Réponse à M. Bock-Côté sur les perspectives d'un conservatisme québécois

Tribune libre




[Mathieu Bock-Côté a publié récemment un texte dans La Presse->1512] où il prédit un succès durable au conservatisme de Harper au Québec. En guise de réflexions sur cet article, exprimant mon accord avec certains points et mon désaccord avec d'autres, je soutiendrai ici que le néo-conservatisme à la Bush et Harper n'a guère le même attrait pour l'électorat québécois que le conservatisme québécois proprement dit.
Certes, le conservatisme a encore une place au Québec.
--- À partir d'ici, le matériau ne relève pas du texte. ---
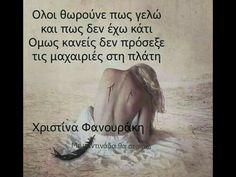 Greek Quotes, Feelings, Words, Greeks, Angel, Angels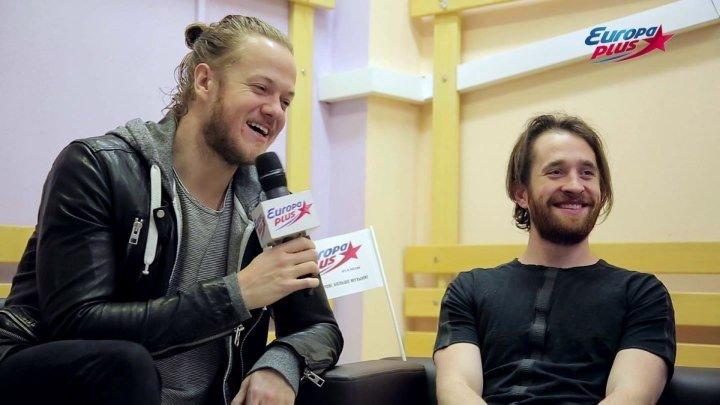 Интервью с Imagine Dragons - Европа Плюс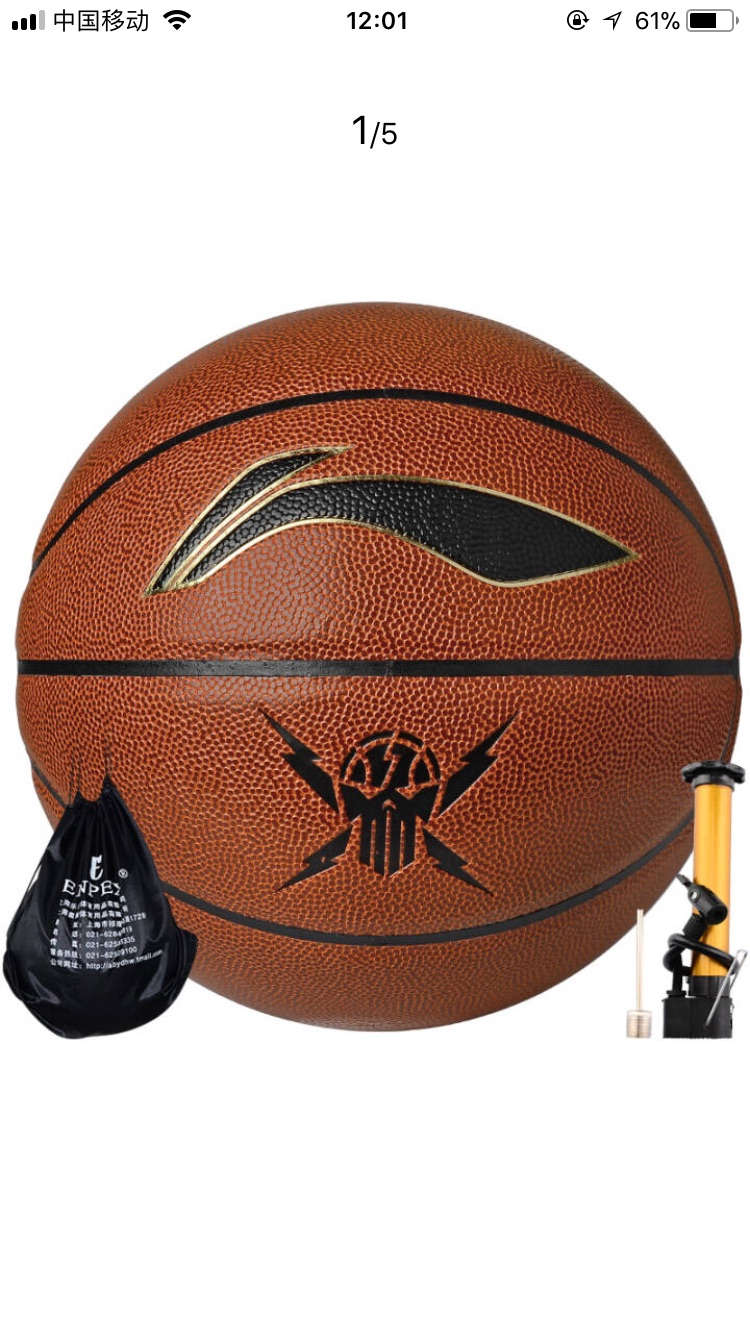 black jordan jersey 00280760 mall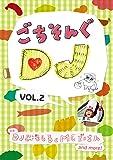 ごちそんぐDJ Vol.2 [DVD]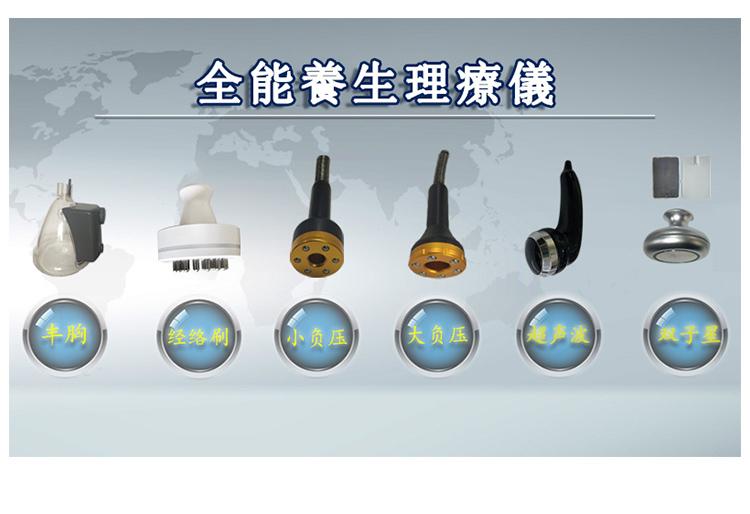 升级款全能养生仪器,养生仪器,全能养生仪器,升级款养生仪器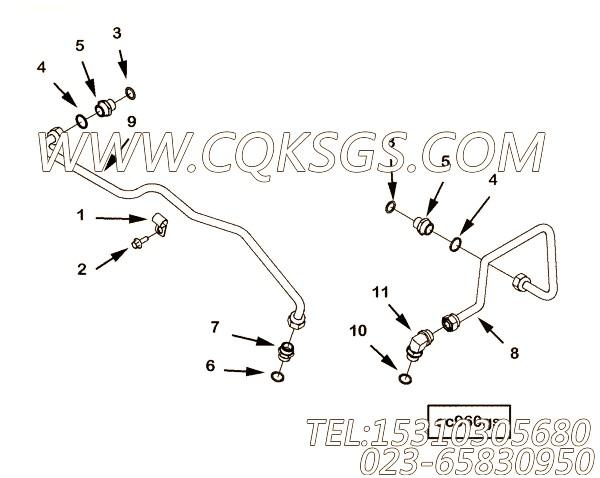 【4999906】空压机进水管 用在康明斯柴油机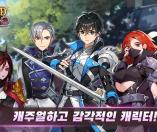 에란드사가(ErrandSaga) – 캐릭터 수집형 RPG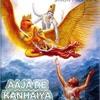 Soulful Krishna Bhajan,Call of a Devotee to the Lord Krishna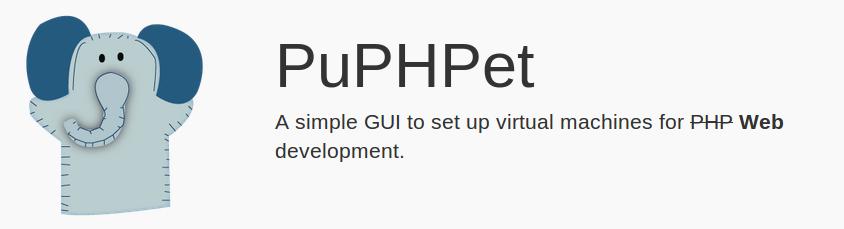 Простая сборка виртуальных машин с помощью PuPHPet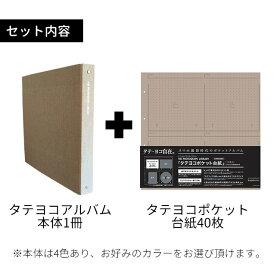 タテヨコアルバム&台紙40枚セット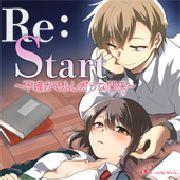 Re:Start 〜不確かでふしだらな関係〜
Seulement cette place, en partie occupée par Charest sur l'échiquier politique, n'est pas celle du néo-conservatisme à l'états-unienne qui est condamné à la marginalité au Québec, parce qu'il est contraire à l'intérêt national et à la tradition conservatrice du Québec.
Le créneau conservateur tel qu'investi par Charest n'est ni belliciste, ni anti-écologie. Ce ne sont pas ce bellicisme ni cet anti-écologisme qui ont permis à Harper de trouver un seuil de popularité : au contraire, ils risquent véritablement de lui nuire au Québec, même auprès d'un électorat défini comme davantage conservateur.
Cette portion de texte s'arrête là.